1kb and 2kb allocation "waste"

Fri Apr 20 04:55:12 PDT 2012

It turns out that 1kb and 2kb allocations are responsible for upwards
of 1/3 of all wasted space in Firefox, where by "wasted space", I
mean: Open a bunch of tabs, close them, and call "waste" any heap
memory which is committed but not part of an active allocation.
(We've been calling this "external fragmentation", but that doesn't
quite match up with the common definition, as I understand it.)

I recorded a session of malloc/free's and played it back with the
malloc's from various call stacks removed, to see if the allocation
pattern around some call sites was for most of this wasted space.  But
the waste is remarkably sticky -- even when I cut out the vast
majority of 2kb allocations, I still get a large amount of waste.
This leads me to believe that ridding ourselves of this waste may
require changes to the allocator.

The essential problem, as I understand it, is that 1kb and 2kb chunks
are allocated as part of larger runs (32kb in Firefox's jemalloc -- I
haven't checked in jemalloc2).  We can't (rather, we don't)
munmap/MADV_DONTNEED one page out of a run, so a single 2kb allocation
can keep alive 32kb of memory.

My idea is that we can address this by adding a new allocation method,
between small and large.  These "medium" allocations are allocated
inside a chunk and don't have a run header, like large allocations.
But whereas one large allocation gets one entry in the chunk metadata
table, two or four medium allocations will share one entry in the
chunk metadata table.  It looks like we have plenty of bits available
to express "{first,second,third,fourth} quarter of this page is an
active 1kb alloc" and "{first,second} half of this page is an active
2kb alloc".

This may, of course, increase fragmentation inside our chunks (in
exactly the same way as if we increased the number of 4kb
allocations).  I think the trade-off should be sound, because if we
end up allocating more chunks, we can still decommit the fragmented
memory, so we're not necessarily wasting physical memory.

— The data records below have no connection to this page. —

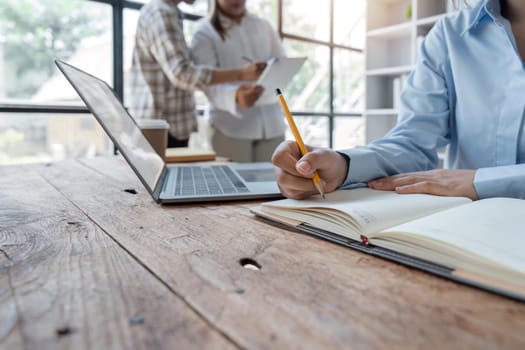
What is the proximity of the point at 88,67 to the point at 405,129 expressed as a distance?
8.25ft

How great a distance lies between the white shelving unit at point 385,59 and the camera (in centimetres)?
343

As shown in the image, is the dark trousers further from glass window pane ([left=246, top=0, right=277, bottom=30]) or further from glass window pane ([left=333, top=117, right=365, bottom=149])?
glass window pane ([left=333, top=117, right=365, bottom=149])

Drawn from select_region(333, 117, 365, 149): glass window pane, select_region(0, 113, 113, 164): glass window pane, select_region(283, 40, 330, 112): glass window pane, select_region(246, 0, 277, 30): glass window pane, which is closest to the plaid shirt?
select_region(0, 113, 113, 164): glass window pane

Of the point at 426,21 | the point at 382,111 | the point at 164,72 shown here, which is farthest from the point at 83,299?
the point at 382,111

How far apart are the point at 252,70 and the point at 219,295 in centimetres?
158

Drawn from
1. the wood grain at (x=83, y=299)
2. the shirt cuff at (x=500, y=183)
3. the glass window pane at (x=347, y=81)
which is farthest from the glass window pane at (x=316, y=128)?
the wood grain at (x=83, y=299)

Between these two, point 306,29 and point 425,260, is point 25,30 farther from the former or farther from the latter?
point 425,260

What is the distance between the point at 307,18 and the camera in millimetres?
4215

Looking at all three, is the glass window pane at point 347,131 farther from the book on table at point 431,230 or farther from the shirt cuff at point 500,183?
the book on table at point 431,230

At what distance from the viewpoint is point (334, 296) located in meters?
0.34

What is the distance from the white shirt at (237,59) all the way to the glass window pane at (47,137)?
1.08m

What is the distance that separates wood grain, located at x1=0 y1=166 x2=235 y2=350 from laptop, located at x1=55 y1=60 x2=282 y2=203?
6.8 inches

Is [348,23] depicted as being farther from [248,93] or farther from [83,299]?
[83,299]

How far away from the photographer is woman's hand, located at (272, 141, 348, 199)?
651mm
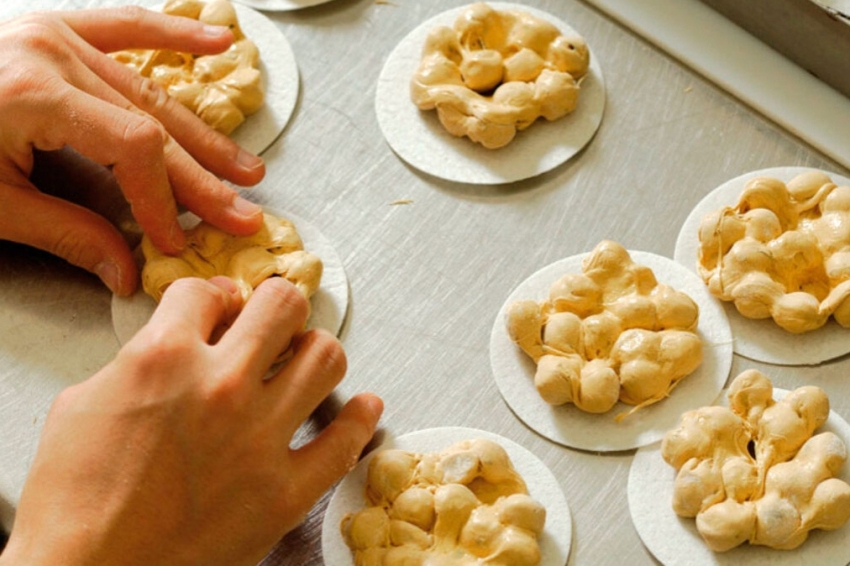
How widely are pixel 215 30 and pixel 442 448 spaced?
0.92 metres

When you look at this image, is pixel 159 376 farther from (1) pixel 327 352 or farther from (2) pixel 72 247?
(2) pixel 72 247

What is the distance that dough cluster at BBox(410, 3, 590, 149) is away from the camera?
2.00m

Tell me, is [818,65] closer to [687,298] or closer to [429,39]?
[687,298]

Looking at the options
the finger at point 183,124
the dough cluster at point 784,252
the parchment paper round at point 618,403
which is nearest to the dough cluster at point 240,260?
the finger at point 183,124

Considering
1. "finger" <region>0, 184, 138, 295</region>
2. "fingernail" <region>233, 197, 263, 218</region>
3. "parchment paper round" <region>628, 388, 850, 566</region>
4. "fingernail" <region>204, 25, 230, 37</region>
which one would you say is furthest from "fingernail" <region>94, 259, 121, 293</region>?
"parchment paper round" <region>628, 388, 850, 566</region>

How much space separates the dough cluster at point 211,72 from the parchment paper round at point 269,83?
0.9 inches

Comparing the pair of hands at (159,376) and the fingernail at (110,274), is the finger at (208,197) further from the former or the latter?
the fingernail at (110,274)

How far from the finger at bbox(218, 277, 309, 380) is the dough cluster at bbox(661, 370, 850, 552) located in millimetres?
602

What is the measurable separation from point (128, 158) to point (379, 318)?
503mm

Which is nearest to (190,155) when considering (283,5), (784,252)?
(283,5)

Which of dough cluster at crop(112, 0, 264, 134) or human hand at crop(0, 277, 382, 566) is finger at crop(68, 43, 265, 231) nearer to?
dough cluster at crop(112, 0, 264, 134)

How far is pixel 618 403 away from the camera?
175cm

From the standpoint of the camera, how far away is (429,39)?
6.89ft

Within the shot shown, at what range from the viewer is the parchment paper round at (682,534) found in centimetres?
158
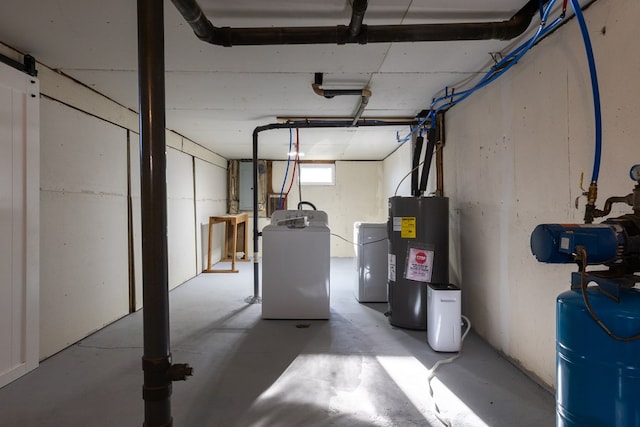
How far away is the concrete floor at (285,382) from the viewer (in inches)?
60.7

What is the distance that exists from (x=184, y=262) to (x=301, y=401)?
10.5 ft

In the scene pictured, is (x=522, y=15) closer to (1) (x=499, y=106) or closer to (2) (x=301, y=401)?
(1) (x=499, y=106)

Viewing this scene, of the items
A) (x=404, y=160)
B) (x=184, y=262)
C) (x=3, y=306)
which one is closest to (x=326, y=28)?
(x=3, y=306)

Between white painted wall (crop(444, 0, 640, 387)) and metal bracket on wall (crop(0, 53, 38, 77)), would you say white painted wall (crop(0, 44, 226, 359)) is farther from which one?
white painted wall (crop(444, 0, 640, 387))

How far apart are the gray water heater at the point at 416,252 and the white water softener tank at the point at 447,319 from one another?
0.32m

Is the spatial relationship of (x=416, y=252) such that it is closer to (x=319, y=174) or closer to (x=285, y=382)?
(x=285, y=382)

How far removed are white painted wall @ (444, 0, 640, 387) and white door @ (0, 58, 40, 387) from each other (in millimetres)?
2853

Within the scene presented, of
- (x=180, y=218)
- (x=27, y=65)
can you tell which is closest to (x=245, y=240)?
(x=180, y=218)

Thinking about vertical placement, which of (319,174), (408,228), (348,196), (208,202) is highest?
(319,174)

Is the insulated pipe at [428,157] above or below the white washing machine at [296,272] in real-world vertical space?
above

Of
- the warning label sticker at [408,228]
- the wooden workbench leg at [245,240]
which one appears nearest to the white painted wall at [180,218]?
the wooden workbench leg at [245,240]

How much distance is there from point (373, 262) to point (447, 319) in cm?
130

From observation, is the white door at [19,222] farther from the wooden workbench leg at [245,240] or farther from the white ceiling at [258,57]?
the wooden workbench leg at [245,240]

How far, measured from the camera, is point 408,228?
2.57 metres
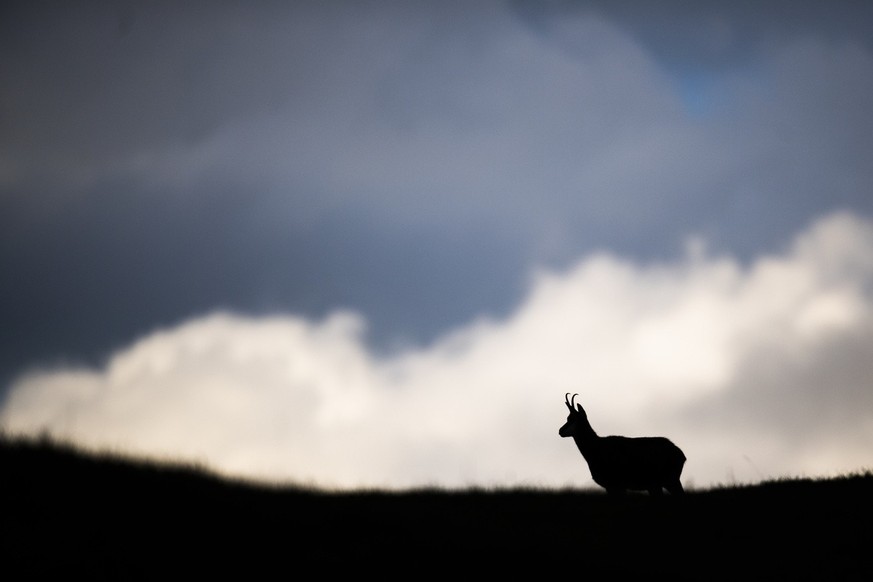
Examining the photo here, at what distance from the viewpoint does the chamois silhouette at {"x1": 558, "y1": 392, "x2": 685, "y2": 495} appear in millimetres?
18812

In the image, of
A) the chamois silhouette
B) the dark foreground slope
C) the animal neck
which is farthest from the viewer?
the animal neck

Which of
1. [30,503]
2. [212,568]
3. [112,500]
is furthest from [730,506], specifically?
[30,503]

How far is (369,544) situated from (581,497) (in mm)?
7250

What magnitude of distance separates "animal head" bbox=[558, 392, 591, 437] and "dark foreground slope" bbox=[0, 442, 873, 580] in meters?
4.20

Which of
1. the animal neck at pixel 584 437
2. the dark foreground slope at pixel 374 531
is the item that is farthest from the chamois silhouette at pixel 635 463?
the dark foreground slope at pixel 374 531

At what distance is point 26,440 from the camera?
14.0 m

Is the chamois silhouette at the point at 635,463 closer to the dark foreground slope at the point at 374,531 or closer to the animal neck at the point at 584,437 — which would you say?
the animal neck at the point at 584,437

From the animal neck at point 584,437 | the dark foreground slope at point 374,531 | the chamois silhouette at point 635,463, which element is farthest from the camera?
the animal neck at point 584,437

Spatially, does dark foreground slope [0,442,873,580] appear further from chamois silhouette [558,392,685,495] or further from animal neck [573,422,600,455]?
animal neck [573,422,600,455]

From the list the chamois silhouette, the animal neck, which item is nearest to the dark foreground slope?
the chamois silhouette

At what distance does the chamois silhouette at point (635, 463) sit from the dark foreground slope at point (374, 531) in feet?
7.85

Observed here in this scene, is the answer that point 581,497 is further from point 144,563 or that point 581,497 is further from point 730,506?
point 144,563

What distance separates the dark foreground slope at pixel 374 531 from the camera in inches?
403

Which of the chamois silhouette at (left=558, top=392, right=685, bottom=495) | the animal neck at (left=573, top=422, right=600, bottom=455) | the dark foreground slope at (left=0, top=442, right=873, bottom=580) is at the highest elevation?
the animal neck at (left=573, top=422, right=600, bottom=455)
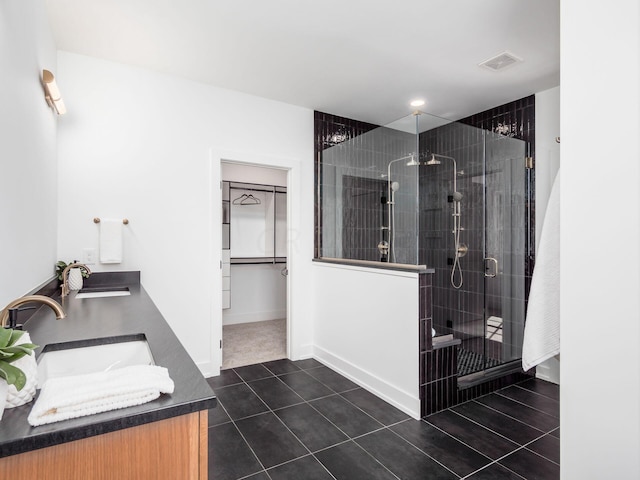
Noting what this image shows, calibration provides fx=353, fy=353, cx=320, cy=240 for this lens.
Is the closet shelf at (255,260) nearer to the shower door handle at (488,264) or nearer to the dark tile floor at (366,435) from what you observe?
the dark tile floor at (366,435)

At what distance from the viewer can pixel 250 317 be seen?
17.0ft

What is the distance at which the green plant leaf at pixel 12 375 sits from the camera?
2.27ft

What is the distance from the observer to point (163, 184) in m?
2.99

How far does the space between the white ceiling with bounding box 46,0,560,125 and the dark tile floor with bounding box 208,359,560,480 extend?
102 inches

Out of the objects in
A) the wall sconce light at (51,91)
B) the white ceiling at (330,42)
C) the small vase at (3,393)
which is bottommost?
the small vase at (3,393)

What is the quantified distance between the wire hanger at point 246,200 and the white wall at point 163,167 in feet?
5.41

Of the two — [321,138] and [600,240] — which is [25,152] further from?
[321,138]

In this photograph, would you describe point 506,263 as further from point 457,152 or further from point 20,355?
point 20,355

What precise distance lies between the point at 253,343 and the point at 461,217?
2.66 m

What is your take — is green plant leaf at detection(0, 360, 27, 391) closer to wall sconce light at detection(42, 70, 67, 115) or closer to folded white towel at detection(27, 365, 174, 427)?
folded white towel at detection(27, 365, 174, 427)

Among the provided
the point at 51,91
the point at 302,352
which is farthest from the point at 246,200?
the point at 51,91

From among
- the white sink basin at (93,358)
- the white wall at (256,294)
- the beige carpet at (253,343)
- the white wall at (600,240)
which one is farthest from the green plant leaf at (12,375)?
the white wall at (256,294)

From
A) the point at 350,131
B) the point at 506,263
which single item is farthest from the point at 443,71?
the point at 506,263

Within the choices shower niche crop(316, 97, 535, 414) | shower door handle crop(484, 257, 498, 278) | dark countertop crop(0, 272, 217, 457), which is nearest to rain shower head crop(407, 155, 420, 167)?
shower niche crop(316, 97, 535, 414)
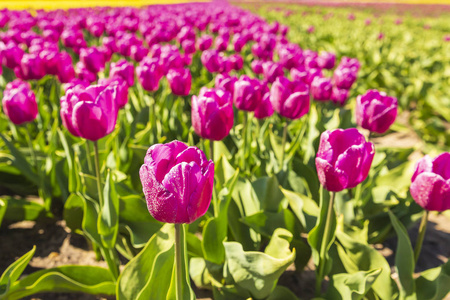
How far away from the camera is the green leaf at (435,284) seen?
1.60 meters

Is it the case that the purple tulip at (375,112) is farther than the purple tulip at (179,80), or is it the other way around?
the purple tulip at (179,80)

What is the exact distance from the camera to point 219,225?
1823mm

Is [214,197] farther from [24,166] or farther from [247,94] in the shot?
[24,166]

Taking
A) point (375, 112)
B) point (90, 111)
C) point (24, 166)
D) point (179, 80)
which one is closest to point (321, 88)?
point (375, 112)

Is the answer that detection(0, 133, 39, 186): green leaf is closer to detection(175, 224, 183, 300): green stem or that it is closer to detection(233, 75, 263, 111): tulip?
detection(233, 75, 263, 111): tulip

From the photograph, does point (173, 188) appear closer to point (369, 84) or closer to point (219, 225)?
point (219, 225)

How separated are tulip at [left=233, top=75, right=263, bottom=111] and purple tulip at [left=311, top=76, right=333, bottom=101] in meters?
0.65

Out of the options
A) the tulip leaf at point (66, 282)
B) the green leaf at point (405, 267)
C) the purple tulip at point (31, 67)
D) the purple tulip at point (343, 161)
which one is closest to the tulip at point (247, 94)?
the purple tulip at point (343, 161)

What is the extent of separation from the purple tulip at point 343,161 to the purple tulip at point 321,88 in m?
1.40

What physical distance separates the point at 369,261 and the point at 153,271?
956 mm

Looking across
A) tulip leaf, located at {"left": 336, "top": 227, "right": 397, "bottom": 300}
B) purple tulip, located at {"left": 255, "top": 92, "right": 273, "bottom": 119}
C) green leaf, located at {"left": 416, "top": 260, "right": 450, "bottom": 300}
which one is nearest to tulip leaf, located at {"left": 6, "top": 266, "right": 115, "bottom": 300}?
tulip leaf, located at {"left": 336, "top": 227, "right": 397, "bottom": 300}

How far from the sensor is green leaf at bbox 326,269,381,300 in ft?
4.83

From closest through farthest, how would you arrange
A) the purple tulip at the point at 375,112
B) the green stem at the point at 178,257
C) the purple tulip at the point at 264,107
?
the green stem at the point at 178,257, the purple tulip at the point at 375,112, the purple tulip at the point at 264,107

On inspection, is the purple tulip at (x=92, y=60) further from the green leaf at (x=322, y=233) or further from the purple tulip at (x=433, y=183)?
the purple tulip at (x=433, y=183)
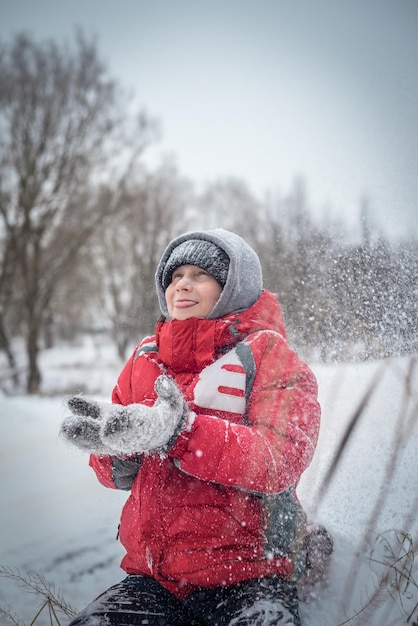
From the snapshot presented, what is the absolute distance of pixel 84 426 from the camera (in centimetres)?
86

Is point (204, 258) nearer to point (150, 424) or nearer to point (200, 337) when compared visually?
point (200, 337)

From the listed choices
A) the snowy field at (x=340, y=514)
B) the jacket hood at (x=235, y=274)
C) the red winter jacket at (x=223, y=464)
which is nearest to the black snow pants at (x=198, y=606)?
the red winter jacket at (x=223, y=464)

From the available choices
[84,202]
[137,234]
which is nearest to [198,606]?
[137,234]

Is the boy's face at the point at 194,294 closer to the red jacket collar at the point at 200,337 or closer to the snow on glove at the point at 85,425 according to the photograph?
the red jacket collar at the point at 200,337

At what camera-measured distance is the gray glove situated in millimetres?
825

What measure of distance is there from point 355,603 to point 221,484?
0.65 m

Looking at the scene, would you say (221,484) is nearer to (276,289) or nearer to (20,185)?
(276,289)

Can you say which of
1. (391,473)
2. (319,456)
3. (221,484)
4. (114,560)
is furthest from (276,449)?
(114,560)

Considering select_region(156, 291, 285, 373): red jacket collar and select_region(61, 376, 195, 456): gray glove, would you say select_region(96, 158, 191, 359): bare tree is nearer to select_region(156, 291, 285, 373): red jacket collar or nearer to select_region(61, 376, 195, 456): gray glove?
select_region(156, 291, 285, 373): red jacket collar

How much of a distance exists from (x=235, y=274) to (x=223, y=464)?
613 mm

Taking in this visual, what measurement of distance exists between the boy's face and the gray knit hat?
22mm

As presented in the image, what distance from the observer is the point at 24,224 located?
7.52 metres

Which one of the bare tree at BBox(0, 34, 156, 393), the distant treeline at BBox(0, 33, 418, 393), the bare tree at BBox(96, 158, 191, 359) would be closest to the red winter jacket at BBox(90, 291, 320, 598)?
the distant treeline at BBox(0, 33, 418, 393)

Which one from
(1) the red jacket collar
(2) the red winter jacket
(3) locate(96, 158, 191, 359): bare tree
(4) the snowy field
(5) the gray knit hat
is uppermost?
(3) locate(96, 158, 191, 359): bare tree
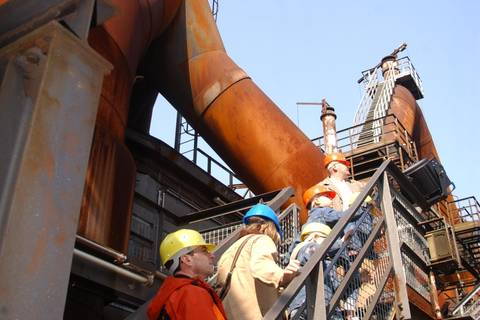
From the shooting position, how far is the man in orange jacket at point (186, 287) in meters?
2.98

An alternative solution would be to implement munmap/MADV_DONTNEED for
portions of runs.  Offhand, I think this isn't as good as the first
solution, since I think it would end up requiring more madvise calls:
The run itself has metadata, so we have to madvise() around two live
objects instead of just one, which reduces our ability to coalesce
madvise calls.  Not to mention the fact that the run header is not
free.

It looks like jemalloc2 introduced size classes between 1kb and 2kb.
I haven't dug in enough to figure out if it would be possible to keep
these additional size classes and treat 1kb and 2kb specially, or if
we'd have to choose between the additional size classes and these
medium allocations.  I don't know whether the benefits of medium
allocations would outweigh the benefits of the additional size classes
for Firefox, but I'd give it good odds.

This is a solution which likely makes sense only for systems with 4kb
pages, and it looks like jemalloc2 tries hard to be agnostic about
things like page size.  I don't know how much this speaks against the
solution, partially because I have no idea how these 64kb pages come
into play.  Perhaps I'm misunderstanding what LG_PAGE==16 is meant to
mean.

Anyway, before I waste more time on this, I was hoping to get your
thoughts.  Perhaps you've thought of or even tried something like this
before?  Please let me know if you think I'm barking up the wrong
tree.

Regards,
-Justin